> _Written task_: Reproduce, word for word, the part of the items that opens with the line containing "Which item is" and runs through the end of the items, including both of those ends, and leave the pictures out of your answer.

> _Recorded data_:
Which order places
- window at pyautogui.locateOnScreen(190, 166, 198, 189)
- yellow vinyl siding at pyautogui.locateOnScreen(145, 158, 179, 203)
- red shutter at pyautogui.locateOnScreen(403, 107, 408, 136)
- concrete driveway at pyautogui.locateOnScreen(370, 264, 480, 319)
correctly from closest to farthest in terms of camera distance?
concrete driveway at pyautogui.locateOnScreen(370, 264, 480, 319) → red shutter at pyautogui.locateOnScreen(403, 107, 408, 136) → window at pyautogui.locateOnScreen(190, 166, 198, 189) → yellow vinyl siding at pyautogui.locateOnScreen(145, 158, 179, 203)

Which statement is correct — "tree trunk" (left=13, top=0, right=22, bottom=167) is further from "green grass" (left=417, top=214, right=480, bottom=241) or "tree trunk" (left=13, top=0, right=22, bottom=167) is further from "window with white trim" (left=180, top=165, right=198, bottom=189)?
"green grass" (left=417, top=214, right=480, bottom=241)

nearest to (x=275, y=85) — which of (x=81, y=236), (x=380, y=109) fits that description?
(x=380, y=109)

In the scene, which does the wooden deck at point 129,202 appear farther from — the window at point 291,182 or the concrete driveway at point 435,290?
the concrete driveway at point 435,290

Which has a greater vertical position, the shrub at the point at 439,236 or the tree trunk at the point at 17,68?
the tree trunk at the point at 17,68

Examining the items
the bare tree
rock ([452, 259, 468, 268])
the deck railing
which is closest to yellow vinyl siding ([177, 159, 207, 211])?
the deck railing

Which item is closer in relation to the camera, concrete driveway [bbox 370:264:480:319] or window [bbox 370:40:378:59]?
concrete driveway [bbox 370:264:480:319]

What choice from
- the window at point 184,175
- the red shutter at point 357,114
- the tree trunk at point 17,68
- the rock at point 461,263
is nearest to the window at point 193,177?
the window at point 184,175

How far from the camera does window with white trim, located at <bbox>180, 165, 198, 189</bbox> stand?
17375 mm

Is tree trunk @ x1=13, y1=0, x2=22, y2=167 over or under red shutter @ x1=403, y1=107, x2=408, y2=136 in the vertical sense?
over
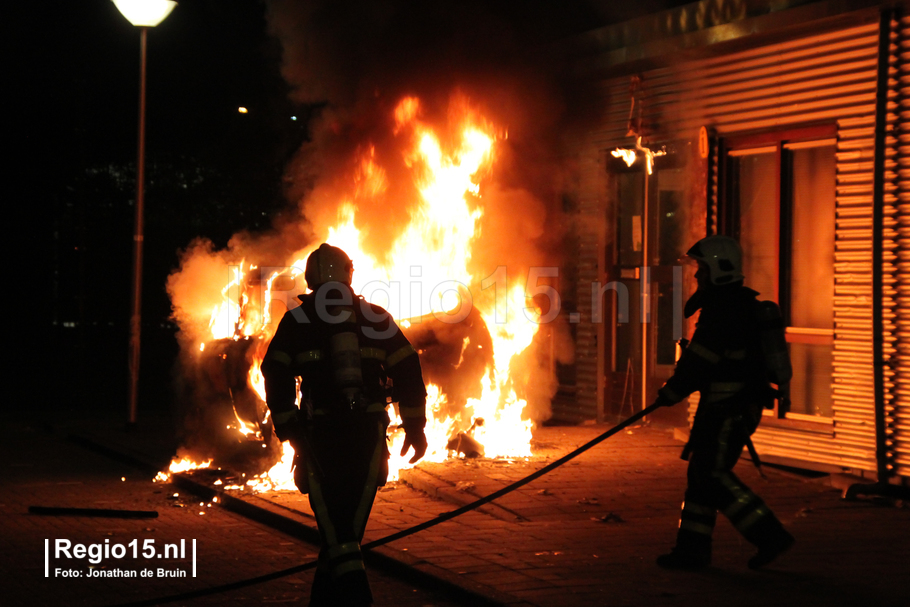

> _Task answer_:
Which item is closer in relation to the camera, concrete driveway [bbox 370:264:480:319] or window [bbox 370:40:378:59]?
concrete driveway [bbox 370:264:480:319]

What choice from
- the window at point 184,175
- the red shutter at point 357,114
- the tree trunk at point 17,68
- the rock at point 461,263
is nearest to the window at point 193,177?
the window at point 184,175

How far from the camera does window with white trim, located at <bbox>180, 165, 198, 189</bbox> stand?
17375 mm

Is tree trunk @ x1=13, y1=0, x2=22, y2=167 over or under red shutter @ x1=403, y1=107, x2=408, y2=136 in the vertical sense?
over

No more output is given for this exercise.